What to keep vs. skip
| Keep (irreplaceable) | Skip (rebuildable / re-downloadable) |
|---|---|
~/data — documents, photos, media |
~/scratch — disposable |
~/.config — app settings |
~/.cache, ~/.npm — caches |
~/.var/app — Flatpak app data + saves |
~/.local/share/Trash — the bin |
~/.local/share/Steam/steamapps/compatdata — Proton game saves |
~/.local/share/Steam/steamapps/common — game binaries (17 GB+) |
~/.local/share/Steam/userdata — Steam saves/config |
~/.local/share/Steam/steamapps/{shadercache,downloading} |
~/.local/share/lutris — Lutris prefixes + saves |
~/.local/share/libvirt — VM disk images |
~/dev (optional — see below) |
~/.local/share/containers — podman images |
The pattern isn't "exclude games." It's exclude anything you could re-download or regenerate, keep the small precious stuff — even when the precious stuff sits right next to the heavy stuff (your Proton saves live one folder away from the 17 GB of game binaries).
Set it up with Déjà Dup
Déjà Dup ships pre-installed (it's the GNOME "Backups" app, and modern versions use the same restic engine under the hood). Plug in your external disk first, then:
- Open Backups (search "Backups" in the overview).

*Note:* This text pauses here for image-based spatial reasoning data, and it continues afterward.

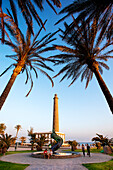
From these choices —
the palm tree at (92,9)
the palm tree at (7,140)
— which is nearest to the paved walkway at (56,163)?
the palm tree at (7,140)

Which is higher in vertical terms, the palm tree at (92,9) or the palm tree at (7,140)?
the palm tree at (92,9)

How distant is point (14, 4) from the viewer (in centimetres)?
623

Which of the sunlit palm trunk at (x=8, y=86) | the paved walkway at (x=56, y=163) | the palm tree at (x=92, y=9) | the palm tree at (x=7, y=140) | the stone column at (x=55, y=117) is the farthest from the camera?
the stone column at (x=55, y=117)

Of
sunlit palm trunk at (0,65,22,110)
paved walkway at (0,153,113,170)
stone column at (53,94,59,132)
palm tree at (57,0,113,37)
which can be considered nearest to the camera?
palm tree at (57,0,113,37)

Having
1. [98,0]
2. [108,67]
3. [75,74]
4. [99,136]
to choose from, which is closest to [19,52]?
[75,74]

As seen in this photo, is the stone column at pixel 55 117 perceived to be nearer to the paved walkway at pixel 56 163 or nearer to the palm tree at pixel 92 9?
the paved walkway at pixel 56 163

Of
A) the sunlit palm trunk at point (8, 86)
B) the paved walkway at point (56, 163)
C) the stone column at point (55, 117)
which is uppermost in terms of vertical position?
the stone column at point (55, 117)

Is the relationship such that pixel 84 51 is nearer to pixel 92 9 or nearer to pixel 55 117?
pixel 92 9

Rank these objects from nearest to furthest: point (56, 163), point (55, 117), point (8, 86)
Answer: point (8, 86)
point (56, 163)
point (55, 117)

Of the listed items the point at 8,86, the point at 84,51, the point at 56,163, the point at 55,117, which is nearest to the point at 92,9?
the point at 84,51

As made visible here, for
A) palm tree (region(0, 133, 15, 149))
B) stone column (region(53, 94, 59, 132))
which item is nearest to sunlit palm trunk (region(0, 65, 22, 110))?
palm tree (region(0, 133, 15, 149))

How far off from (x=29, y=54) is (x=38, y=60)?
1.20 m

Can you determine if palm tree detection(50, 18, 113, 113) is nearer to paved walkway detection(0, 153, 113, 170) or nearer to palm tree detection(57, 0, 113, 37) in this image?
palm tree detection(57, 0, 113, 37)

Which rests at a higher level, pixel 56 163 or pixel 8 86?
pixel 8 86
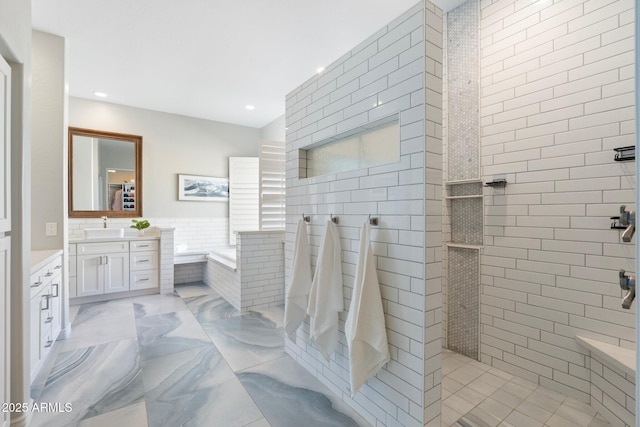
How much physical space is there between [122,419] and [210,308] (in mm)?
1942

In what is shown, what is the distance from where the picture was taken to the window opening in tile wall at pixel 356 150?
164 centimetres

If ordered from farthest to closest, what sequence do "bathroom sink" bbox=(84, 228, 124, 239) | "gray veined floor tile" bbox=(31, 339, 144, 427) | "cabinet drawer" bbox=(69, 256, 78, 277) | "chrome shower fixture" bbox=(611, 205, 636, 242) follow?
"bathroom sink" bbox=(84, 228, 124, 239), "cabinet drawer" bbox=(69, 256, 78, 277), "gray veined floor tile" bbox=(31, 339, 144, 427), "chrome shower fixture" bbox=(611, 205, 636, 242)

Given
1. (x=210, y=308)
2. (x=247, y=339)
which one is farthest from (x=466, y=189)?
(x=210, y=308)

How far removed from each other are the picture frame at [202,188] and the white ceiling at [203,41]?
1360mm

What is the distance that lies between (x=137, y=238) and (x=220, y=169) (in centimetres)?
183

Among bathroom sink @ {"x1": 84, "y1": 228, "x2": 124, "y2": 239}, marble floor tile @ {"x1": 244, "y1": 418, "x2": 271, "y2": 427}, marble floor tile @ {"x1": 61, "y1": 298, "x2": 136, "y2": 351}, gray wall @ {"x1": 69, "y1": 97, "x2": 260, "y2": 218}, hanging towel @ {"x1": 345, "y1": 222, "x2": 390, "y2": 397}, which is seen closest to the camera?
hanging towel @ {"x1": 345, "y1": 222, "x2": 390, "y2": 397}

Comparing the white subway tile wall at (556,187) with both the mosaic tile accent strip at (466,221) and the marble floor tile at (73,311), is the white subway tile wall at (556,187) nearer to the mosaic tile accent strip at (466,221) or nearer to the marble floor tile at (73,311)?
the mosaic tile accent strip at (466,221)

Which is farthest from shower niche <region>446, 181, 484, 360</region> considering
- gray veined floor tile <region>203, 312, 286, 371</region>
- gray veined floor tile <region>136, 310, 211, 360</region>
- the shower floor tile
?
gray veined floor tile <region>136, 310, 211, 360</region>

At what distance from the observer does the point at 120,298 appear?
13.1 ft

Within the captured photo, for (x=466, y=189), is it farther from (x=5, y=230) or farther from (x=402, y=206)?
(x=5, y=230)

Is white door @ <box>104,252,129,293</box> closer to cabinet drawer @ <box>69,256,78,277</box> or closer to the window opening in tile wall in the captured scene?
A: cabinet drawer @ <box>69,256,78,277</box>

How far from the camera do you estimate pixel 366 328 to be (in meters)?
1.56

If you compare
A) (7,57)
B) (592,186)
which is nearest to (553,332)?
(592,186)

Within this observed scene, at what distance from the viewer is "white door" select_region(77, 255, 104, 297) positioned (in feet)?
12.1
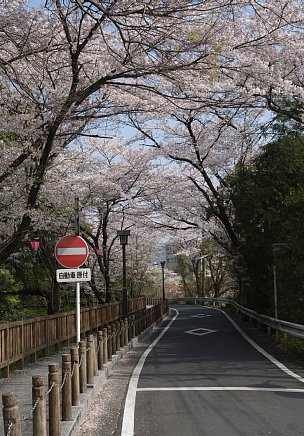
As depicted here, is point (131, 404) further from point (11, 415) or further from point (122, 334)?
point (122, 334)

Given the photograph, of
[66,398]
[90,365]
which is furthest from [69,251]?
[66,398]

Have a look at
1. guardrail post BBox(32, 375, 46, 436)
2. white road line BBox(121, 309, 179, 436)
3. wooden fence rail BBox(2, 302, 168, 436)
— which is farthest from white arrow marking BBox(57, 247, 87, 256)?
guardrail post BBox(32, 375, 46, 436)

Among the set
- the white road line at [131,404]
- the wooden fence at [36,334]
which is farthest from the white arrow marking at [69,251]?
the white road line at [131,404]

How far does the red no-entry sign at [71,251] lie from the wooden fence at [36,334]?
1.78 m

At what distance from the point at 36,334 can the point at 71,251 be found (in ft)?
12.3

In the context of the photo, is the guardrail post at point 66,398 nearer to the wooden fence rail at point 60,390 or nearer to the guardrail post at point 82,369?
the wooden fence rail at point 60,390

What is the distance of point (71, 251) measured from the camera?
10.2 metres

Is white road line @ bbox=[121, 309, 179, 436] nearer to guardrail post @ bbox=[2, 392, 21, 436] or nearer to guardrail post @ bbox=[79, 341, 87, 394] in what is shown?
guardrail post @ bbox=[79, 341, 87, 394]

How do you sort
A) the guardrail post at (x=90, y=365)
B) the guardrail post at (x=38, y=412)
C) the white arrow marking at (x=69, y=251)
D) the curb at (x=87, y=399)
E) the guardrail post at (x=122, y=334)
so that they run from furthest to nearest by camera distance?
1. the guardrail post at (x=122, y=334)
2. the white arrow marking at (x=69, y=251)
3. the guardrail post at (x=90, y=365)
4. the curb at (x=87, y=399)
5. the guardrail post at (x=38, y=412)

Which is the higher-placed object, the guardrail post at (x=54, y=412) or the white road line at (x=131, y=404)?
the guardrail post at (x=54, y=412)

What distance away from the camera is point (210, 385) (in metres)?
9.87

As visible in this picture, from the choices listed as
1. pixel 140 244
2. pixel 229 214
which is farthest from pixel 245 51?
pixel 140 244

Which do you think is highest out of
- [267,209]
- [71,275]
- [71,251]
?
[267,209]

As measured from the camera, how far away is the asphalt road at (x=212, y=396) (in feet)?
22.8
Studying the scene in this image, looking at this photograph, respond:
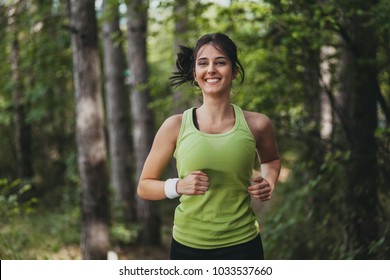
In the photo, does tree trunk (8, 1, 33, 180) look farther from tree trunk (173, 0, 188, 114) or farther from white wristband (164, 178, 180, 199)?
white wristband (164, 178, 180, 199)

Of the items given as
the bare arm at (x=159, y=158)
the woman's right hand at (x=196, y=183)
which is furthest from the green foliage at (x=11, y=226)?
the woman's right hand at (x=196, y=183)

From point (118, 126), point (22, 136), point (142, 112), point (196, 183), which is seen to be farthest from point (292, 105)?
point (22, 136)

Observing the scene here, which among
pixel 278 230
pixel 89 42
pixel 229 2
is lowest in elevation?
pixel 278 230

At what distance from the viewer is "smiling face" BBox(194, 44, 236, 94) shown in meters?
2.67

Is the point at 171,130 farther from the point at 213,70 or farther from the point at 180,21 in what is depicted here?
the point at 180,21

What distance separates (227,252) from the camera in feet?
8.75

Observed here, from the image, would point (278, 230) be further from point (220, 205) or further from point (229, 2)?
point (220, 205)

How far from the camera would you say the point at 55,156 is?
54.2 feet

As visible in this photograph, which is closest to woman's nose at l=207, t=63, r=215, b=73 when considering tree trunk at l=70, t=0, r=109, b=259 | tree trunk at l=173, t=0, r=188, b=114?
tree trunk at l=173, t=0, r=188, b=114

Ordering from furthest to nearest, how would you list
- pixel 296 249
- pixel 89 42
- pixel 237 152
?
pixel 296 249 → pixel 89 42 → pixel 237 152

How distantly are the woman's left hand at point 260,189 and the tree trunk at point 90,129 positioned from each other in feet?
12.2

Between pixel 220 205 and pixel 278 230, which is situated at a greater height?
pixel 220 205

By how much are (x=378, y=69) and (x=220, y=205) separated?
337 centimetres
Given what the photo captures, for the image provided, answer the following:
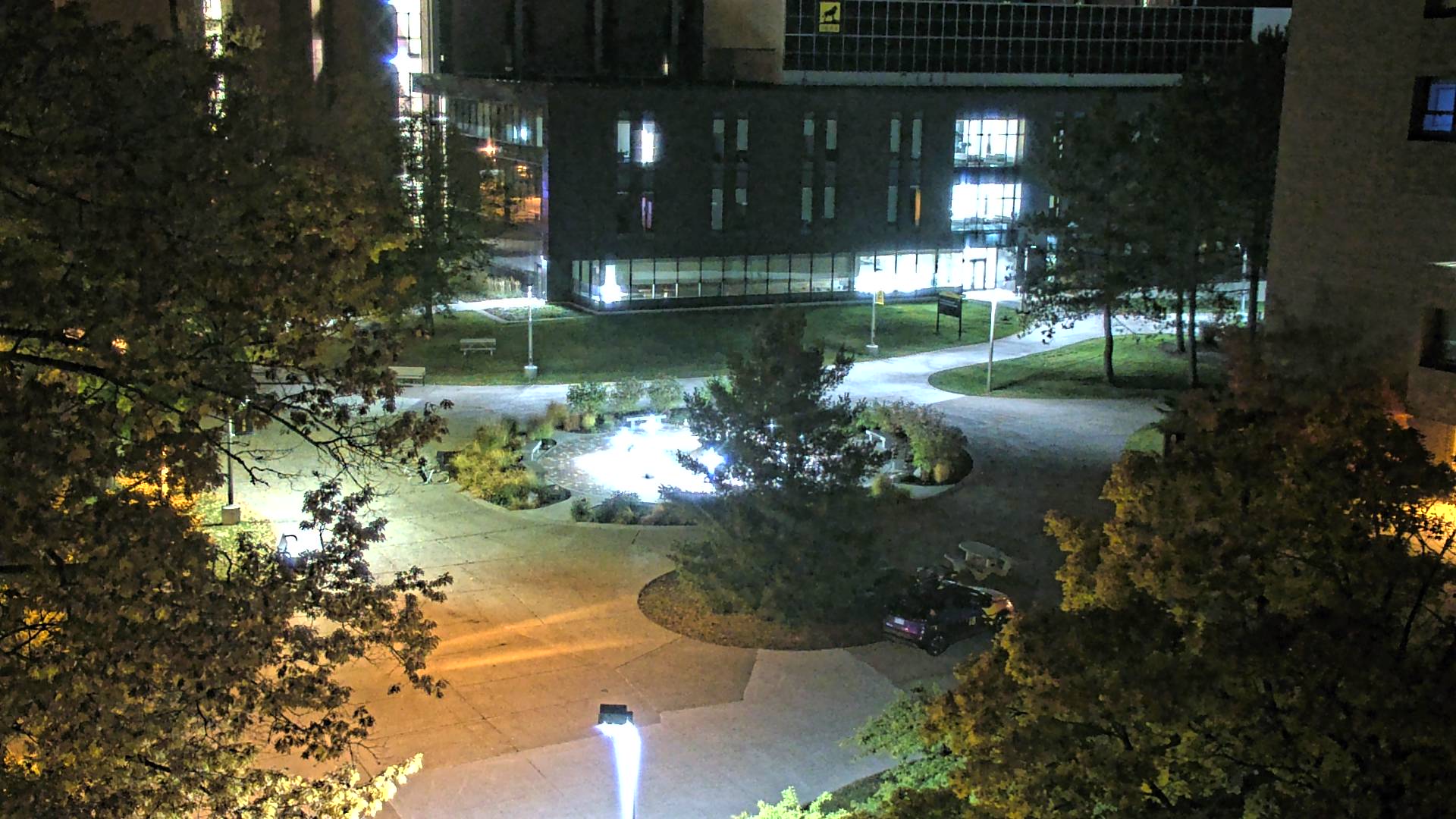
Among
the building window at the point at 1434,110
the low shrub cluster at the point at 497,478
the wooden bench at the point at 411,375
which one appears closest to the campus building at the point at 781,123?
the wooden bench at the point at 411,375

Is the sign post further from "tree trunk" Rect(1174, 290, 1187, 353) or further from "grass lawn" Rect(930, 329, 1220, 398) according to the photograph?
"tree trunk" Rect(1174, 290, 1187, 353)

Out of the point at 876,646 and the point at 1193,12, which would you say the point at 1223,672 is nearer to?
the point at 876,646

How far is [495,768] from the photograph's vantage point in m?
17.7

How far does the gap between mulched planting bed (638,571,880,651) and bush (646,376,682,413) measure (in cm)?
1386

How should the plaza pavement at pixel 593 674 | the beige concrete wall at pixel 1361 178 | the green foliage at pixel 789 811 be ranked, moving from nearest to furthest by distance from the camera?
the green foliage at pixel 789 811 → the plaza pavement at pixel 593 674 → the beige concrete wall at pixel 1361 178

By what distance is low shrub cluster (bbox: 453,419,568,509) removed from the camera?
29.0 m

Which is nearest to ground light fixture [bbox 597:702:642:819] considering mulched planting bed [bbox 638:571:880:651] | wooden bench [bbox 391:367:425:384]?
mulched planting bed [bbox 638:571:880:651]

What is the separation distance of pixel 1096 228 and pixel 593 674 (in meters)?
27.4

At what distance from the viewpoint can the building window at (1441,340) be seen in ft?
72.2

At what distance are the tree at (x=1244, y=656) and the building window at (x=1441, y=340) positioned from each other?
10.8 metres

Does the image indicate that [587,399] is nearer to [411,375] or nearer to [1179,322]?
[411,375]

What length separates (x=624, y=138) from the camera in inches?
2165

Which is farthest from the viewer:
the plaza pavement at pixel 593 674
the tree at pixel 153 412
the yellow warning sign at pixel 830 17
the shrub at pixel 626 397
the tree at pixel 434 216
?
the yellow warning sign at pixel 830 17

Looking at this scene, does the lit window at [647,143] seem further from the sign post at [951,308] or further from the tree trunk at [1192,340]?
the tree trunk at [1192,340]
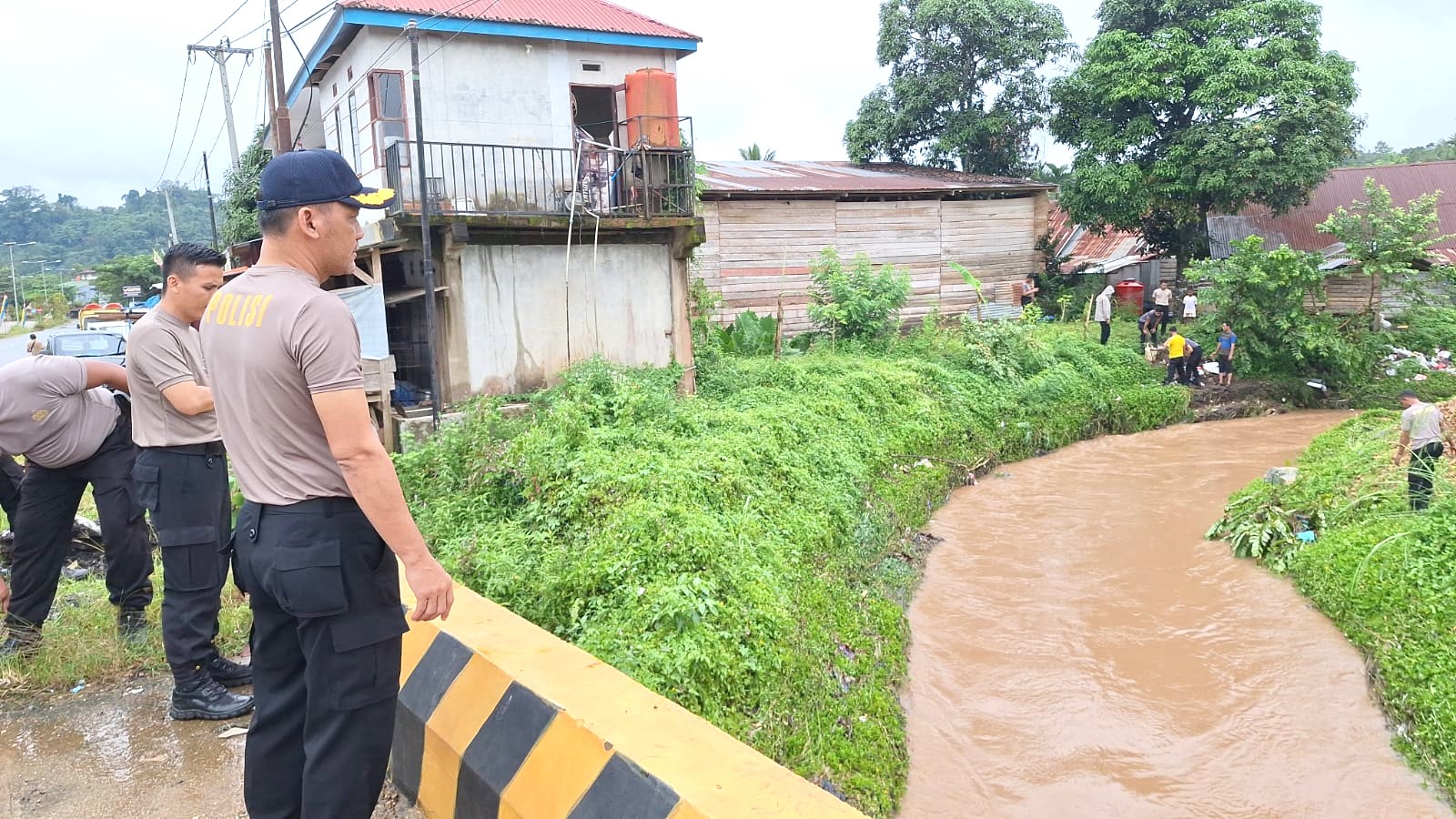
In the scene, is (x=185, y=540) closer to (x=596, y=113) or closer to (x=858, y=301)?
(x=596, y=113)

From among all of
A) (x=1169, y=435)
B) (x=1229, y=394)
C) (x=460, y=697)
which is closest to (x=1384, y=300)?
(x=1229, y=394)

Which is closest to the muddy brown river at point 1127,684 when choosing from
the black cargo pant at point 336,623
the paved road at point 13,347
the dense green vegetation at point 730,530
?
the dense green vegetation at point 730,530

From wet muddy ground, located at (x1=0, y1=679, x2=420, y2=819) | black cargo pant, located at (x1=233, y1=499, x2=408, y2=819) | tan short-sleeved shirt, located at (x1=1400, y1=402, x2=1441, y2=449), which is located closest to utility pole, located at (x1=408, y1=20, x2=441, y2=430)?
wet muddy ground, located at (x1=0, y1=679, x2=420, y2=819)

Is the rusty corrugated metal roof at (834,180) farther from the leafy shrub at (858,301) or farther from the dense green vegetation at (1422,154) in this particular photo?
the dense green vegetation at (1422,154)

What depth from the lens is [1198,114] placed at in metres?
19.2

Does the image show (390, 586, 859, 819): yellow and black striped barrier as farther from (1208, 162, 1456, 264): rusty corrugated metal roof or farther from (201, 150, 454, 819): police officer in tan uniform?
(1208, 162, 1456, 264): rusty corrugated metal roof

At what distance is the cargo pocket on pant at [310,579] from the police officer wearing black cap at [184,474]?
5.15ft

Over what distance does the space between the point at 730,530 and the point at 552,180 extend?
6430 mm

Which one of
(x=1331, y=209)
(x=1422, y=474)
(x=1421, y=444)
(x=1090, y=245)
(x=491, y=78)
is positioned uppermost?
(x=491, y=78)

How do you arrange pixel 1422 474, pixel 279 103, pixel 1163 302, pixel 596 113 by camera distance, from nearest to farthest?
1. pixel 1422 474
2. pixel 596 113
3. pixel 279 103
4. pixel 1163 302

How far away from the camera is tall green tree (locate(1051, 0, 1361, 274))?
17.8 metres

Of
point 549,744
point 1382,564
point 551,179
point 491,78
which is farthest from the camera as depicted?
point 551,179

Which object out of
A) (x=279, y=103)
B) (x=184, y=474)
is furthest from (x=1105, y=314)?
(x=184, y=474)

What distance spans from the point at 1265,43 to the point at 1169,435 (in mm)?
9184
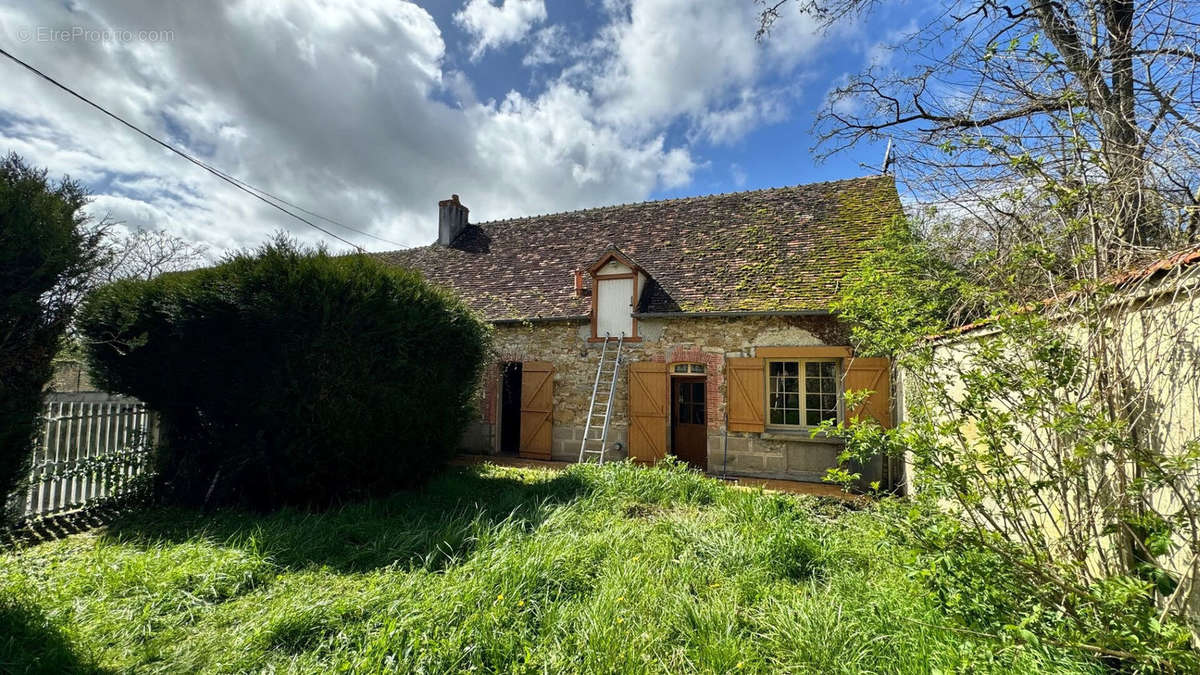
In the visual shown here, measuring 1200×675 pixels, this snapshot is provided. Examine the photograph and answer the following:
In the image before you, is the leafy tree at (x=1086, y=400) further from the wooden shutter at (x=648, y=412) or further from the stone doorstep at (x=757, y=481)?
the wooden shutter at (x=648, y=412)

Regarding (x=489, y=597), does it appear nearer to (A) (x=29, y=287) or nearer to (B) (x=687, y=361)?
(A) (x=29, y=287)

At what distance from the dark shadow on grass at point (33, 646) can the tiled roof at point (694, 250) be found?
23.9 ft

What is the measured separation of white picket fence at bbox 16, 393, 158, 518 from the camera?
17.1ft

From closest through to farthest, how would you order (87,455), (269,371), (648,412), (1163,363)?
(1163,363)
(269,371)
(87,455)
(648,412)

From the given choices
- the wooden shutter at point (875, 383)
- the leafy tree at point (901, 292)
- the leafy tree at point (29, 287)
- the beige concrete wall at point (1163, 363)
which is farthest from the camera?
the wooden shutter at point (875, 383)

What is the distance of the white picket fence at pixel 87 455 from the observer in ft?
17.1

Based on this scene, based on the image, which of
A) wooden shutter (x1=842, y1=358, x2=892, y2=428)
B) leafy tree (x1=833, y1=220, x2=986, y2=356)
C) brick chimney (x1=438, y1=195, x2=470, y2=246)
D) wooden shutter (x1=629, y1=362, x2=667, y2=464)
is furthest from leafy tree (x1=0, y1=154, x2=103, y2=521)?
brick chimney (x1=438, y1=195, x2=470, y2=246)

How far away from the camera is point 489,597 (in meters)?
3.19

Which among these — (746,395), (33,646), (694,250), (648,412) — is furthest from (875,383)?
(33,646)

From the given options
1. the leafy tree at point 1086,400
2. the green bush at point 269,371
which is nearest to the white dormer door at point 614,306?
the green bush at point 269,371

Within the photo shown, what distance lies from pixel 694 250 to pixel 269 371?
803cm

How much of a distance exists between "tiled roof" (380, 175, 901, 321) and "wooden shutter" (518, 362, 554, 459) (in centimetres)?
120

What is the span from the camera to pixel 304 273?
17.5ft

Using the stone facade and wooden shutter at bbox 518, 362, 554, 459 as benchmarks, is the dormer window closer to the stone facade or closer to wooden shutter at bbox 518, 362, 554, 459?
the stone facade
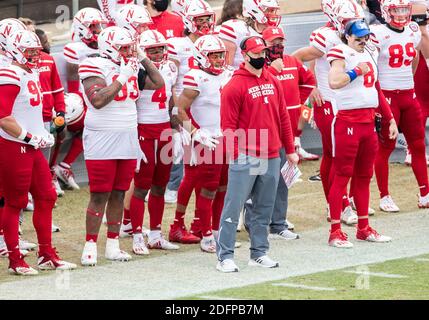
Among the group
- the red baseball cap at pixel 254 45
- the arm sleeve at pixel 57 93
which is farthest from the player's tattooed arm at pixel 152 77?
the arm sleeve at pixel 57 93

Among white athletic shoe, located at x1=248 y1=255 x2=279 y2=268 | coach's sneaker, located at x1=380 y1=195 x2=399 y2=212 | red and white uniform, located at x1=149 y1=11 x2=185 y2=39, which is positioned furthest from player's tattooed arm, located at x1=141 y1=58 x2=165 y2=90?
coach's sneaker, located at x1=380 y1=195 x2=399 y2=212

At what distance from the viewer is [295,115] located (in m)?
11.5

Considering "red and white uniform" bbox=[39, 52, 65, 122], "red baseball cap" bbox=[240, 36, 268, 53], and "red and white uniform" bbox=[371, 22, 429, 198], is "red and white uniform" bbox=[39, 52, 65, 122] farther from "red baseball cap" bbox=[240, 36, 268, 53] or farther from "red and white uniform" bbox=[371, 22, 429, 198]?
"red and white uniform" bbox=[371, 22, 429, 198]

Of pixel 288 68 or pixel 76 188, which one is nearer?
pixel 288 68

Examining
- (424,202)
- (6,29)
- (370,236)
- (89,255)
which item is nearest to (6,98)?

- Storage Location → Local Folder → pick a folder on your external disk. (The backup is encrypted by Déjà Dup itself, so the disk can be any filesystem — it doesn't need to be encrypted.)
- Folders to Back Up → leave it as Home (
~). We subtract the heavy stuff in the next step rather than hand-picking includes — that way a new app's settings get caught automatically. - Folders to Ignore → add the skip list (next section). Déjà Dup already ignores
~/.cacheand the Trash by default; you're adding the big app-data folders. - Turn on Back Up Automatically and set a frequency (daily is fine — incrementals are small and deduplicated).
- Set Keep to Forever or At least 6 months — restic deduplicates, so history is cheap.
- Click Back Up Now. On the first run it asks for an encryption password — pick a strong one and store it in your password manager. Without it the backup cannot be restored.
The "Folders to Ignore" list for Margine
Paste these into Folders to Ignore (adjust if you don't use Steam/Lutris/VMs):
~/scratch
~/.npm
~/.local/share/Trash
~/.local/share/Steam/steamapps/common
~/.local/share/Steam/steamapps/shadercache
~/.local/share/Steam/steamapps/downloading
~/.local/share/libvirt
~/.local/share/containers
That typically drops tens of gigabytes (on a gaming machine, 50 GB+) while keeping the backup to the part that actually matters.
The one trap: don't exclude compatdata
It's tempting to ignore all of ~/.local/share/Steam/steamapps to skip the big common folder. Don't. Right next to the binaries is compatdata/ — the Proton/Wine prefixes that hold the saved games for every Windows title you play. For games without Steam Cloud, that folder is the only copy of your progress. Exclude common, shadercache and downloading by name; leave compatdata and userdata in.
About ~/dev
It's optional. Your repos are on GitHub, so the committed history is safe without a backup. Keep ~/dev in the backup if you want uncommitted/unpushed work protected too (usually small). If a repo has a bloated node_modules, target/, or .venv, add just that path to Folders to Ignore — it rebuilds from the lockfile.
Restore
Open Backups → Restore, pick a date, and choose where to put the files (over the originals, or into a folder to cherry-pick). You'll need the encryption password.
For a full machine rebuild the order is: reinstall Margine from the ISO → log in (the data/dev/scratch layout is recreated automatically) → Déjà Dup Restore your ~/data, settings and saves → reinstall games (Steam re-downloads the binaries; your saves are already back from compatdata/userdata). The OS and apps come from the image; only your data comes from the backup.
Verify it actually works
A backup you've never restored is a hope, not a backup. After the first run, do a one-file test: Restore a single document into a throwaway folder and confirm it opens. Re-check after any change to the ignore list.